The Legislative Assembly Chamber

 

   From the Temple architecture we may take special note of the Legislative Chamber whose features as well may be regarded as unique.  The horseshoe shaped chamber s not unlike the chamber of the Black Star possessing unusual acoustical properties by token of its attention to the employment of geometry- specifically the use of the Fibonnaci series[12].  At 34 feet 6 inches wide two people may stand at opposite ends of the chamber and whisper and hear one another with perfect clarity.  The luxuriously designed Legislative Assembly is replete with many frescoes and sculptures conveying laws and legislation of the past.  The murals by Vincent Tack of New York are adorned with various allegorical figures representing ten moral virtues.  It is Frank’s assertion that these ten virtues reflect perfectly the characteristics of the ten Sephiroth of the mystical Hebrew Kabbalah[13].  Not to be missed are two giant bronze statues, sculpted in France by Gardet featuring the great Hebrew lawgiver Moses in the east and Greek lawgiver Solon in the west.  Upon close examination I was almost stunned by the detailed inclusion of two ‘horns’ fixed upon the forehead of Moses.  I pointed out to Frank these details were identical to the classic Renaissance features I have viewed in St. Peters Cathedral, Rome as incorporated in the statue of Moses by Michelangelo.  Again most people wouldn’t even take note of these features, but why horns?  It would seem they are symbolic of someone who has been anointed, an initiate of the sacred Mysteries[14].                   

 

 

   Conclusion

 

   I have barely scratched the surface in my report based upon Masters Student Frank Albo’s latest research that should be of great interest to the speculative Freemason.  I haven’t even spoken to the numerous busts such as the Great Buffalos found in the Great Hall as being used in ancient Near East and Palestinian temples as guards to protect the temple precinct; we haven’t examined the busts of Hermes represented in the ‘Middle Chamber’ and other the repetitive decorative patterns and original furniture throughout the building.  Much work remains to find out and verify if Chief Architect of the Legislature Frank Simon or the various sculptors and muralists, the majority from London, and Liverpool and New York were Freemasons.  I anxiously await the slow moving wheels of the Masonic administration to send verification.  I have begun some elementary investigation into a possible cornerstone ceremony of the foundation of the legislature begun sometime in 1912 or 1913.  I have yet to probe the archives of the legislature or its library.  I can only theorize that if some of the builders and designers were Masons that there would be some record of their possible contact with Grand Lodge or Masons within Manitoba during that time but this requires work and unfortunately as a full time employed person and amateur historian I am limited.

 

God Bless those who seek.                             
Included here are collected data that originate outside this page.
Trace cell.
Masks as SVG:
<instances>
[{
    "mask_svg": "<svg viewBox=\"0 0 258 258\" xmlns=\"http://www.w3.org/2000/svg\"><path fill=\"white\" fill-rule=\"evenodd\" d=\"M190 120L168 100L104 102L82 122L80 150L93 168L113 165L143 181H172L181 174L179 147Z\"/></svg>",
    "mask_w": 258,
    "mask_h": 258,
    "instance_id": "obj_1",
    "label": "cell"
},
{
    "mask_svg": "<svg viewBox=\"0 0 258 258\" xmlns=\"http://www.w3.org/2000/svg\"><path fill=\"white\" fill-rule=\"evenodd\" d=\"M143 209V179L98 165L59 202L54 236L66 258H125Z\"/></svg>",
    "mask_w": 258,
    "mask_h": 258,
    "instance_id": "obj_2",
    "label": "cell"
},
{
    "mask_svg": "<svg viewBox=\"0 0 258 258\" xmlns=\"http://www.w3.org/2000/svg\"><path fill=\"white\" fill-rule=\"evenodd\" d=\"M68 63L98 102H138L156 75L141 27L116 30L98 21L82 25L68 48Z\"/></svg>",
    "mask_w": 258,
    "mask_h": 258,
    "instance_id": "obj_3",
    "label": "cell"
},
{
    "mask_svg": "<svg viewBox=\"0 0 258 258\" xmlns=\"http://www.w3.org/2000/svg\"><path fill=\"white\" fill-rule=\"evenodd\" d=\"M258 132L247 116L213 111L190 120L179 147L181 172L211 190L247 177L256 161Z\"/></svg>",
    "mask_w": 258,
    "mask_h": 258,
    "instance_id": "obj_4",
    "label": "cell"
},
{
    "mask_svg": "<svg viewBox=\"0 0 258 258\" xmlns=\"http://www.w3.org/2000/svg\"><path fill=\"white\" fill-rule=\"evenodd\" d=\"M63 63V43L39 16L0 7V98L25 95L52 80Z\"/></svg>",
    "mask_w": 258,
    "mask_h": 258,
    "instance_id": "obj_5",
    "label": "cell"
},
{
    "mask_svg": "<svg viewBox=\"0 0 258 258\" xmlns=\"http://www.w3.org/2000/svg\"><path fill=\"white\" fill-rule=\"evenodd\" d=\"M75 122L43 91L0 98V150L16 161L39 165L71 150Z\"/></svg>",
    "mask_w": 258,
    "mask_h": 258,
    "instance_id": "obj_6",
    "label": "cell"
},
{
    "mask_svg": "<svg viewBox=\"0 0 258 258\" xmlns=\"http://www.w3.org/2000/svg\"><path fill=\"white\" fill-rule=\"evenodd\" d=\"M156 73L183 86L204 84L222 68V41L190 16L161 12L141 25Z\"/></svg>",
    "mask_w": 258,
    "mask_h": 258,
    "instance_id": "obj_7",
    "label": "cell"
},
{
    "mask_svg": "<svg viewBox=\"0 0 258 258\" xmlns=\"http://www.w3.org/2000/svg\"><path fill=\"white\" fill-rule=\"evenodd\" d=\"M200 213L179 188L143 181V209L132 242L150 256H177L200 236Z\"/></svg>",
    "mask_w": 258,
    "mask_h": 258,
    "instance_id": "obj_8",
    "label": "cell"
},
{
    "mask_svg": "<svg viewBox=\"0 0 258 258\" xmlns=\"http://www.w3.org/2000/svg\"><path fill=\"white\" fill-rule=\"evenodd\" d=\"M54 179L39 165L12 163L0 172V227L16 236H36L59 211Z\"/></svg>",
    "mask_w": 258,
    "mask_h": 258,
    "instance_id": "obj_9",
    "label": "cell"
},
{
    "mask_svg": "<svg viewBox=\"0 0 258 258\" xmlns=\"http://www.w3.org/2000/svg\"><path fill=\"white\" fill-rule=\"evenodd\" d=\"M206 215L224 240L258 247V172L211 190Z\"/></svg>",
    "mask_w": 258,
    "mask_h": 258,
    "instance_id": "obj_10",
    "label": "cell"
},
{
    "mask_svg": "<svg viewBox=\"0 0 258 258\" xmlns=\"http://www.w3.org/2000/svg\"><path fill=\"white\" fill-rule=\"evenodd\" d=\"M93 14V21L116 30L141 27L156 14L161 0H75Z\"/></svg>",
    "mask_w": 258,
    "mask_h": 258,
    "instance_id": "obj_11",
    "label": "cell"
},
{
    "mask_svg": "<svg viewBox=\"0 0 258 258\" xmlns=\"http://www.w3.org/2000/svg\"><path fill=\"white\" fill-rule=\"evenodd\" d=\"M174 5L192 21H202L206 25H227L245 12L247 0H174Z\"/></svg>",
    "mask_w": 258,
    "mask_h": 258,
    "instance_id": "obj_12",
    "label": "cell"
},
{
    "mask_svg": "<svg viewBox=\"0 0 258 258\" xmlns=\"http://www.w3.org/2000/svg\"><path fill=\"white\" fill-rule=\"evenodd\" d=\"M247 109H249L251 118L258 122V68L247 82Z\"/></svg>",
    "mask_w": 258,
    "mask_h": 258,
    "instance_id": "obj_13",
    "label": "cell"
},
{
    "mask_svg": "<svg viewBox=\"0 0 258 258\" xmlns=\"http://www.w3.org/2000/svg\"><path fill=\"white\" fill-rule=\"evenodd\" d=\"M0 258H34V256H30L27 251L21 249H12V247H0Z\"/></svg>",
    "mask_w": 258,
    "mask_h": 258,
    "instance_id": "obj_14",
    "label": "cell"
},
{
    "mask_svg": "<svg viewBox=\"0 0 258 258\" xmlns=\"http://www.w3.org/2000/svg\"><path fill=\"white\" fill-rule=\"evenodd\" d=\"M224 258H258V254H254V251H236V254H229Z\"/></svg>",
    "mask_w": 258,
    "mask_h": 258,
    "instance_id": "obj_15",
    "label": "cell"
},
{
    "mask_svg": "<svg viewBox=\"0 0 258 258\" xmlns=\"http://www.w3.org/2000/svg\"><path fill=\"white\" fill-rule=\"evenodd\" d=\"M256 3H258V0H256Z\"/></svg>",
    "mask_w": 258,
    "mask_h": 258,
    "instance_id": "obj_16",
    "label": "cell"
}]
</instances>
[1] The five orders of architecture as explained in detail in the Fellowcraft degree York Rite – the columns as exemplified by Doric, Ionic, Corinthian, Tuscan, Composite. 

[2] Based in the ancient Sumerian hymn Inanana’s Decsent to the Underworld.  The hymn is a universal archetypical model of initiation. Where the initiate descends into the underworld and is provided wisdom such that they are reborn into the world as an anointed Master, Priest or King.    
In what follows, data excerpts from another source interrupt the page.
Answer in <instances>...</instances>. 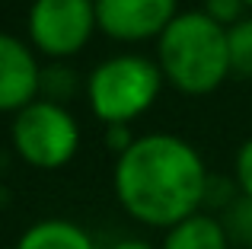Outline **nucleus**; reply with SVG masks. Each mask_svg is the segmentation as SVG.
I'll list each match as a JSON object with an SVG mask.
<instances>
[{
  "label": "nucleus",
  "instance_id": "obj_1",
  "mask_svg": "<svg viewBox=\"0 0 252 249\" xmlns=\"http://www.w3.org/2000/svg\"><path fill=\"white\" fill-rule=\"evenodd\" d=\"M208 182L211 173L201 154L169 131L134 137V144L115 156L112 169V188L122 211L154 230H169L204 211Z\"/></svg>",
  "mask_w": 252,
  "mask_h": 249
},
{
  "label": "nucleus",
  "instance_id": "obj_2",
  "mask_svg": "<svg viewBox=\"0 0 252 249\" xmlns=\"http://www.w3.org/2000/svg\"><path fill=\"white\" fill-rule=\"evenodd\" d=\"M157 67L172 90L185 96H208L227 83L230 42L227 29L204 10H185L157 38Z\"/></svg>",
  "mask_w": 252,
  "mask_h": 249
},
{
  "label": "nucleus",
  "instance_id": "obj_3",
  "mask_svg": "<svg viewBox=\"0 0 252 249\" xmlns=\"http://www.w3.org/2000/svg\"><path fill=\"white\" fill-rule=\"evenodd\" d=\"M163 83L154 58L115 55L86 77V102L102 124H131L160 99Z\"/></svg>",
  "mask_w": 252,
  "mask_h": 249
},
{
  "label": "nucleus",
  "instance_id": "obj_4",
  "mask_svg": "<svg viewBox=\"0 0 252 249\" xmlns=\"http://www.w3.org/2000/svg\"><path fill=\"white\" fill-rule=\"evenodd\" d=\"M10 141L16 156L32 169H64L80 150V124L61 102L38 96L35 102L13 115Z\"/></svg>",
  "mask_w": 252,
  "mask_h": 249
},
{
  "label": "nucleus",
  "instance_id": "obj_5",
  "mask_svg": "<svg viewBox=\"0 0 252 249\" xmlns=\"http://www.w3.org/2000/svg\"><path fill=\"white\" fill-rule=\"evenodd\" d=\"M96 29V0H32L26 16L29 45L55 61L80 55Z\"/></svg>",
  "mask_w": 252,
  "mask_h": 249
},
{
  "label": "nucleus",
  "instance_id": "obj_6",
  "mask_svg": "<svg viewBox=\"0 0 252 249\" xmlns=\"http://www.w3.org/2000/svg\"><path fill=\"white\" fill-rule=\"evenodd\" d=\"M176 16V0H96L99 32L115 42L160 38Z\"/></svg>",
  "mask_w": 252,
  "mask_h": 249
},
{
  "label": "nucleus",
  "instance_id": "obj_7",
  "mask_svg": "<svg viewBox=\"0 0 252 249\" xmlns=\"http://www.w3.org/2000/svg\"><path fill=\"white\" fill-rule=\"evenodd\" d=\"M42 96V64L23 38L0 32V112H23Z\"/></svg>",
  "mask_w": 252,
  "mask_h": 249
},
{
  "label": "nucleus",
  "instance_id": "obj_8",
  "mask_svg": "<svg viewBox=\"0 0 252 249\" xmlns=\"http://www.w3.org/2000/svg\"><path fill=\"white\" fill-rule=\"evenodd\" d=\"M160 249H233V240L217 214L198 211L182 224L163 230Z\"/></svg>",
  "mask_w": 252,
  "mask_h": 249
},
{
  "label": "nucleus",
  "instance_id": "obj_9",
  "mask_svg": "<svg viewBox=\"0 0 252 249\" xmlns=\"http://www.w3.org/2000/svg\"><path fill=\"white\" fill-rule=\"evenodd\" d=\"M13 249H99L93 233L67 218H42L19 233Z\"/></svg>",
  "mask_w": 252,
  "mask_h": 249
},
{
  "label": "nucleus",
  "instance_id": "obj_10",
  "mask_svg": "<svg viewBox=\"0 0 252 249\" xmlns=\"http://www.w3.org/2000/svg\"><path fill=\"white\" fill-rule=\"evenodd\" d=\"M230 42V70L243 80H252V16H243L227 29Z\"/></svg>",
  "mask_w": 252,
  "mask_h": 249
},
{
  "label": "nucleus",
  "instance_id": "obj_11",
  "mask_svg": "<svg viewBox=\"0 0 252 249\" xmlns=\"http://www.w3.org/2000/svg\"><path fill=\"white\" fill-rule=\"evenodd\" d=\"M74 93H77V74L70 67H64L61 61H55L51 67H42V99L64 106Z\"/></svg>",
  "mask_w": 252,
  "mask_h": 249
},
{
  "label": "nucleus",
  "instance_id": "obj_12",
  "mask_svg": "<svg viewBox=\"0 0 252 249\" xmlns=\"http://www.w3.org/2000/svg\"><path fill=\"white\" fill-rule=\"evenodd\" d=\"M249 6L243 3V0H204V13H208L214 23H220L223 29H230V26H236L243 16H246Z\"/></svg>",
  "mask_w": 252,
  "mask_h": 249
},
{
  "label": "nucleus",
  "instance_id": "obj_13",
  "mask_svg": "<svg viewBox=\"0 0 252 249\" xmlns=\"http://www.w3.org/2000/svg\"><path fill=\"white\" fill-rule=\"evenodd\" d=\"M233 179H236V186H240V195L252 201V134L240 144V150H236Z\"/></svg>",
  "mask_w": 252,
  "mask_h": 249
},
{
  "label": "nucleus",
  "instance_id": "obj_14",
  "mask_svg": "<svg viewBox=\"0 0 252 249\" xmlns=\"http://www.w3.org/2000/svg\"><path fill=\"white\" fill-rule=\"evenodd\" d=\"M105 144L115 150V156H122L125 150L134 144V134H131V124H105Z\"/></svg>",
  "mask_w": 252,
  "mask_h": 249
},
{
  "label": "nucleus",
  "instance_id": "obj_15",
  "mask_svg": "<svg viewBox=\"0 0 252 249\" xmlns=\"http://www.w3.org/2000/svg\"><path fill=\"white\" fill-rule=\"evenodd\" d=\"M105 249H160V246L147 243V240H137V237H125V240H115V243H109Z\"/></svg>",
  "mask_w": 252,
  "mask_h": 249
},
{
  "label": "nucleus",
  "instance_id": "obj_16",
  "mask_svg": "<svg viewBox=\"0 0 252 249\" xmlns=\"http://www.w3.org/2000/svg\"><path fill=\"white\" fill-rule=\"evenodd\" d=\"M243 3H246V6H249V10H252V0H243Z\"/></svg>",
  "mask_w": 252,
  "mask_h": 249
},
{
  "label": "nucleus",
  "instance_id": "obj_17",
  "mask_svg": "<svg viewBox=\"0 0 252 249\" xmlns=\"http://www.w3.org/2000/svg\"><path fill=\"white\" fill-rule=\"evenodd\" d=\"M246 249H252V240H249V246H246Z\"/></svg>",
  "mask_w": 252,
  "mask_h": 249
}]
</instances>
[3] Upon the breasts of both Sphinx may be found perfect Egyptian hieroglyphics which are coherent in meaning that allude to the divine name of Thutmoses III (1479-1425 BC 18th Dynasty) who was a prolific General and the translation of the cartouche translates: “The firm/lasting manifestation of Re, the good god who has given life.”  As to the connection to the north pediment and the symbology of the Legislature I cannot at this time venture a theory. 
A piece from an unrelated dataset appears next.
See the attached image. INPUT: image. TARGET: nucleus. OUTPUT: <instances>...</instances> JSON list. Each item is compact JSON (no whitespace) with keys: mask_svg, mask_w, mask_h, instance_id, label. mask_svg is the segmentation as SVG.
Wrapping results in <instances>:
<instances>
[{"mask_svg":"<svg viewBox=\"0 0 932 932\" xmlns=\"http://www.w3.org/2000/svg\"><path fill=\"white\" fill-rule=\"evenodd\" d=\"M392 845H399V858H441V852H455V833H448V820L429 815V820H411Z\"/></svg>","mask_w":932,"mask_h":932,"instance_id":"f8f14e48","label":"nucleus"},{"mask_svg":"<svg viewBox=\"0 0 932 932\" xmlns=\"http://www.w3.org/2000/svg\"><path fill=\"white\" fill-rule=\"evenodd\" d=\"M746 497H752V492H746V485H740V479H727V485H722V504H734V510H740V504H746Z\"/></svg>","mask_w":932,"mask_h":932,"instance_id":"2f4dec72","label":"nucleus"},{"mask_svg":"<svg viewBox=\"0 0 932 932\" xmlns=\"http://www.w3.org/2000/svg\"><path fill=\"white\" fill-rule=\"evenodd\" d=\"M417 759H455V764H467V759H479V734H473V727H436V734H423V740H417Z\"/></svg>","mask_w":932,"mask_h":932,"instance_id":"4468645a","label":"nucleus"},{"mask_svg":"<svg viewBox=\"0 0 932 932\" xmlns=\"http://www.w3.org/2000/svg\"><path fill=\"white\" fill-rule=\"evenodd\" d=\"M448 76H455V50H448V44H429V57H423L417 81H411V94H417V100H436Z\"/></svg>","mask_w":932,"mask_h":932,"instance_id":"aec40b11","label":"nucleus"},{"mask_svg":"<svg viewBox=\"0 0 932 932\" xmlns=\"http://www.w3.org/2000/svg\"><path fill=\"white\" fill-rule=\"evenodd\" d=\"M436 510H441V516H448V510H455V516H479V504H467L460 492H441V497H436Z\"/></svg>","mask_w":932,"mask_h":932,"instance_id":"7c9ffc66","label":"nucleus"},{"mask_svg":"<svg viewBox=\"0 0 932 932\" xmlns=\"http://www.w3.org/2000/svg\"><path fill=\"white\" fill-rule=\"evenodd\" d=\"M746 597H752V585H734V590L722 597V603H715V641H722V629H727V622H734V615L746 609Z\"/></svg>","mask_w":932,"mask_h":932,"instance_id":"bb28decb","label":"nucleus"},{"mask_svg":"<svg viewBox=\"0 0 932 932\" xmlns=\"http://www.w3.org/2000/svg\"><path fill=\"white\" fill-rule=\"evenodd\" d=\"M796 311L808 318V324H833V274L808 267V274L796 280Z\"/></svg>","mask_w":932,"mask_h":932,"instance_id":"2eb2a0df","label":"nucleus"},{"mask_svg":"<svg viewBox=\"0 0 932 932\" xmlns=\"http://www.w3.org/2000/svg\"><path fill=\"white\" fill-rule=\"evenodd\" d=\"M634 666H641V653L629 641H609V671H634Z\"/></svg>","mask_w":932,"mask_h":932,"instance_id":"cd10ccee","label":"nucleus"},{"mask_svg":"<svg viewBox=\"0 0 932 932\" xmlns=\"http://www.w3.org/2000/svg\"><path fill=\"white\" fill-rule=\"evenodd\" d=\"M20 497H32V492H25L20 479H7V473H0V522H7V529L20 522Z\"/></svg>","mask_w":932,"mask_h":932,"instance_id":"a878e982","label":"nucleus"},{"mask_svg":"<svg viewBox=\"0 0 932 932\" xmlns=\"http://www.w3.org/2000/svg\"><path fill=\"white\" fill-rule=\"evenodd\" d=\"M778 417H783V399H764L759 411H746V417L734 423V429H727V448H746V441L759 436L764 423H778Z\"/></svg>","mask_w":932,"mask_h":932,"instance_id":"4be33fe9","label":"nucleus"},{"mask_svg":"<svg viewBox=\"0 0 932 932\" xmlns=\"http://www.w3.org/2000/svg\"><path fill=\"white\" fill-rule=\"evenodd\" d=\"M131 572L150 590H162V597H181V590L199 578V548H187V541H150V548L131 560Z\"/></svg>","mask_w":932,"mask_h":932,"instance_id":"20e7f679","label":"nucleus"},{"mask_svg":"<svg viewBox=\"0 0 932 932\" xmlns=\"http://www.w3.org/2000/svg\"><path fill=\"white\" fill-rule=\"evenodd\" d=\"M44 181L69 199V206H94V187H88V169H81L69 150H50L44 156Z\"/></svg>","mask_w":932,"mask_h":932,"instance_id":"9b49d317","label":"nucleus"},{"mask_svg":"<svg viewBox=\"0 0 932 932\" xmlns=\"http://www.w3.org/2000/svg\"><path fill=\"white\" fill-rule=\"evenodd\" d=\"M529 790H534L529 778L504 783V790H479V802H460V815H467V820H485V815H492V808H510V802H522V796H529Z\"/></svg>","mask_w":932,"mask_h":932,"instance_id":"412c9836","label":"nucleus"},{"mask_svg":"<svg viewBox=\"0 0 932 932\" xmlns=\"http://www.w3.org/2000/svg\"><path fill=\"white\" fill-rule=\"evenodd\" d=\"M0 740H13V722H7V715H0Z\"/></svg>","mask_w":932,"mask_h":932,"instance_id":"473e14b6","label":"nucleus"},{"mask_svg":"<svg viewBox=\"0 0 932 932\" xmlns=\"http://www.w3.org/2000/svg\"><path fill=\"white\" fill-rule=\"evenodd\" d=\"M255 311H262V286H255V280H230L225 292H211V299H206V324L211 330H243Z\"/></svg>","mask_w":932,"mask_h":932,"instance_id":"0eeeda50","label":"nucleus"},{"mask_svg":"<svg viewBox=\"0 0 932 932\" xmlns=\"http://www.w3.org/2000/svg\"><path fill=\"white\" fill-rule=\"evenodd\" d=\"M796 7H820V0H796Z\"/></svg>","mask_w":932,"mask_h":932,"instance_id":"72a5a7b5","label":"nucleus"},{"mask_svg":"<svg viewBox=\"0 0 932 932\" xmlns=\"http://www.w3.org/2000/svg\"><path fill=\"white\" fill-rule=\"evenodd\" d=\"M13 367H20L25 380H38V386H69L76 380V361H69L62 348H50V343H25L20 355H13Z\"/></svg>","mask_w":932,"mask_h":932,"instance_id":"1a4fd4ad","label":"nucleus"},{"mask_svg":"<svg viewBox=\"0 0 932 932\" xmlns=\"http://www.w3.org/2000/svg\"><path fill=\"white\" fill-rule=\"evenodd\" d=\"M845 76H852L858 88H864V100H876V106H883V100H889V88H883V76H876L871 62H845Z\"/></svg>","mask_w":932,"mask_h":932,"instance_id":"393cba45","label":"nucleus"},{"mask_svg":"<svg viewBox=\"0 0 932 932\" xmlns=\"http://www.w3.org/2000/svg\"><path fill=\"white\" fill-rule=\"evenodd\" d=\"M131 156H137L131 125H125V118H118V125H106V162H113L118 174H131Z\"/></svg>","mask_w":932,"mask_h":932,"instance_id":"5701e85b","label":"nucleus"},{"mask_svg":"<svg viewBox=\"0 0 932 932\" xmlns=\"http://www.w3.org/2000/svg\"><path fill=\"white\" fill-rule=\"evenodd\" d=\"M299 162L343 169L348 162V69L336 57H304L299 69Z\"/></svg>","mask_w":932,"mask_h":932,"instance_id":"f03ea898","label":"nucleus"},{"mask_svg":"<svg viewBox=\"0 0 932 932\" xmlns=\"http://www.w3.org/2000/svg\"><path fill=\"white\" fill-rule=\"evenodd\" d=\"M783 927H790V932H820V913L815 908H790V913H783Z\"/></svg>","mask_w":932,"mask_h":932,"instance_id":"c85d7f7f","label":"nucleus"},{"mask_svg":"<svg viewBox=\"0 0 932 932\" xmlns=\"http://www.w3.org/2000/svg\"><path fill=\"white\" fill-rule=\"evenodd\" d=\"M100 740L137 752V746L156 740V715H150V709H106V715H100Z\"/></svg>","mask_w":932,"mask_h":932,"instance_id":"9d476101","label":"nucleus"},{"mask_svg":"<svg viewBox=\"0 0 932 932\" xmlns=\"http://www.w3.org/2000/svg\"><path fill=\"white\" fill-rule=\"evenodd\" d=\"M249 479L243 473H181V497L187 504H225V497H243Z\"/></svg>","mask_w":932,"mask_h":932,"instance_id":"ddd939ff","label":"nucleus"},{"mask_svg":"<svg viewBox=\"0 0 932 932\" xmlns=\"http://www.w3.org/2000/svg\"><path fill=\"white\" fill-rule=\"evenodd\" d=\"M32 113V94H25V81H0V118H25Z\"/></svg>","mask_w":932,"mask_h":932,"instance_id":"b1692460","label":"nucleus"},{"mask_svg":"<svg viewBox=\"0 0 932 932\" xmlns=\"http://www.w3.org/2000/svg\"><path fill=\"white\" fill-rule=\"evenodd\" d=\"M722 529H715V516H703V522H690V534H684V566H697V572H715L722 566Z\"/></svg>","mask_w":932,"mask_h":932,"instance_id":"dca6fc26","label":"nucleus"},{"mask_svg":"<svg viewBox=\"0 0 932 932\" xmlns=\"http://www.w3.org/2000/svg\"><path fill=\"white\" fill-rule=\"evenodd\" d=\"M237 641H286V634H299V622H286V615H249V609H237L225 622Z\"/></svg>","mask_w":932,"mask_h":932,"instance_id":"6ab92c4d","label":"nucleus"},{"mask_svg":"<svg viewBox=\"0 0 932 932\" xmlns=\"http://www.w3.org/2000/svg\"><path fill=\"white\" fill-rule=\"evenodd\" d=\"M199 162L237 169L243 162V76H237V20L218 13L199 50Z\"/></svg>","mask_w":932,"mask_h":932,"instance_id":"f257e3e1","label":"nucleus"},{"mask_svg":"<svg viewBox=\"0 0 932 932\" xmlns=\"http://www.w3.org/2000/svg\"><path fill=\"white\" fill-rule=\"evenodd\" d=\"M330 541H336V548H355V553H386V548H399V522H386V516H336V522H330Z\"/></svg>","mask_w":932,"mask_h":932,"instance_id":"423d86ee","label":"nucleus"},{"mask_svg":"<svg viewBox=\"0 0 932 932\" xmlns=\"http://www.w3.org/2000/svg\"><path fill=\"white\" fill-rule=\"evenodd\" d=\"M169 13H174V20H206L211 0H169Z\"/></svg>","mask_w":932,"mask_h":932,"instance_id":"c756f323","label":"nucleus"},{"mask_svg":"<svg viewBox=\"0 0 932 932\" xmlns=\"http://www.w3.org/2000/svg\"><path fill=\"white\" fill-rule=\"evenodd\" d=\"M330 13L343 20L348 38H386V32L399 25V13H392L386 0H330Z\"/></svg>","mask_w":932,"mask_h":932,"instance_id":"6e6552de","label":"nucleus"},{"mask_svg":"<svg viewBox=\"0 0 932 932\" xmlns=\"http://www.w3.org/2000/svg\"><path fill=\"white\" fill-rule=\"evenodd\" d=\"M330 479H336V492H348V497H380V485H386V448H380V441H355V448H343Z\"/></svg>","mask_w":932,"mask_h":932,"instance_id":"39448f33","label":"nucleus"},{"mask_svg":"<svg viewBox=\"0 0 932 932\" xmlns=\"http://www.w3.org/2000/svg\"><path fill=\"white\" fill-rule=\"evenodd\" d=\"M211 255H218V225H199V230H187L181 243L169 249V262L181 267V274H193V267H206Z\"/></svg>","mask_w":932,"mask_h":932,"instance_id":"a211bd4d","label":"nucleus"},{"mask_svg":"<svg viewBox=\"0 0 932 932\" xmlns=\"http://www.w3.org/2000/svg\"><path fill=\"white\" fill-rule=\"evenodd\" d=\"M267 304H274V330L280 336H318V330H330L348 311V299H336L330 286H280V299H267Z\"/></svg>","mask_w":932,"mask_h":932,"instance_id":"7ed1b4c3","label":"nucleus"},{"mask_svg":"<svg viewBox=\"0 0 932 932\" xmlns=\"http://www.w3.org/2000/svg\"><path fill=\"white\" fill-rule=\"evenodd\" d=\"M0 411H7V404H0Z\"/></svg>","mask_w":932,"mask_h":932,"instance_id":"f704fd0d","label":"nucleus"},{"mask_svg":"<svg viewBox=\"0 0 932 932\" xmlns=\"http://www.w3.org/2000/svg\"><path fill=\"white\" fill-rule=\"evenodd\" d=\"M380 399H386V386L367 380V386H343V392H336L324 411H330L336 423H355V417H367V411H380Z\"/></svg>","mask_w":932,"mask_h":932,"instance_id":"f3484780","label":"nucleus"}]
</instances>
[4] Athena was a fitting representation in the ancient world who symbolized democracy and whose purpose was interwoven with the state as she presided over reason, wisdom and intelligent activity- a fitting keystone for our Legislative representatives to be ‘anointed by.’ 

[5] Medusa which adorns the keystone to the entrance of the ‘Middle Chamber’ may be seen to ward off evil and as opposite the bust of Athena may be seen as two sides of one character. For more see Vincent Scully, The Earth, the Temple, and the Gods: Greek Sacred Architecture, New York, 1969.    

[6] As to the significance of the white cattle skulls arranged in intervals around the ceiling perimeter of the Grand Staircase hall Frank Simon (the Legislature’s Chief “When [Chief Architect Frank] Simon heard it (the idea that the skulls were memorials to Manitoba’s Bison's), he frowned in annoyance at such ignorance.  He said, “the cattle skulls are copied from ancient temples in the Classical Mediterranean lands, where they were survivals from the earliest times of the offering of animal sacrifices, when it was the custom of the sacrificing priest to fasten a skull of the sacrificed animal high on the trunk of the tree beneath which the sacrificial ceremony was performed.” ...“The groves were God first temples.” Healy W.J. “The Manitoba Legislature Building” The Canadian Thinker, 7:5-9.

[7] Frank had explained to me that as of late there have been some academics who have theorized that the Ark of the Covenant were protected not by angelic cherubim but flanked and protected by two armed warriors.  See Emanuel Schmidt, Solomon’s Temple in the light of other Oriental Temples, Chicago, University of Chicago Press, 1902.

[8] The eight pointed black star has long been considered the signature symbol of the Mesopotamian goddess of fertility Ishtar, Queen of the Underworld who was also associated with the planet Venus.  See Carl G. Liungman, Dictionary of Symbols, California, 1991.   

[9] The Penguin Dictionary of Symbols by Jean Chevalier and Alain Gheerbrant.

[10] The Cult of the Black Virgin by Ean Begg, pp.47.  

[11] Frank Albo, The Sacred Marriage of Hermes and Ishtar Exemplified through the Architecture of the Manitoba Legislative Building, Winnipeg, 2002. 

[12] The Fibonacci Series- a succession of irrational numbers can be generated from the sum of its two preceding numbers (ie: 1, 1, 2, 3, 5,8,13,21…). And have been demonstrated to have far reaching application to explain various natural phenomena such as the shape of seashells, the branching of plants, leaf and petal arrangement.  The sequence is shown to produce the Golden Proportion that was espoused as a proportional building methodology by the Pythagorean philosophers of the 6th century.  (http://www.mscs.dal.ca/Fibonacci/)    

[13] The ten Hebrew Sephiroth or characteristics of God are themselves the reinvention of the earlier Assyrian Tree of Life as documented by Simo Parpola, The Assyrain Tree of Life: Tracing the Origins of Jewish Monotheism and Greek Philosophy, Journal of Near Eastern Studies, Vol 52, No. 2, pp.161-208.     

[14] “English ‘horn’ is Latin ‘cornu,’ therefore English ‘corn.’  Greek keras (horn) is English kern and kernel; also grain (granum), garner.  But also cornu (horn) is corona (crown) Greek keras (horn) is Greek kras, or English cranium, a head.  Greek kratos indicates a head of power, an authority; krainein or authorize.   Herne the horny hunter is German hirn (brain).  Herne was brainy; like the horned Moses.  Cerebral (brainy) is from the same root as Ceres (Goddess of growth), cresco (grow), creo (create).”  From Norman O. Brown, Apocalypse and/or Metamorphosis.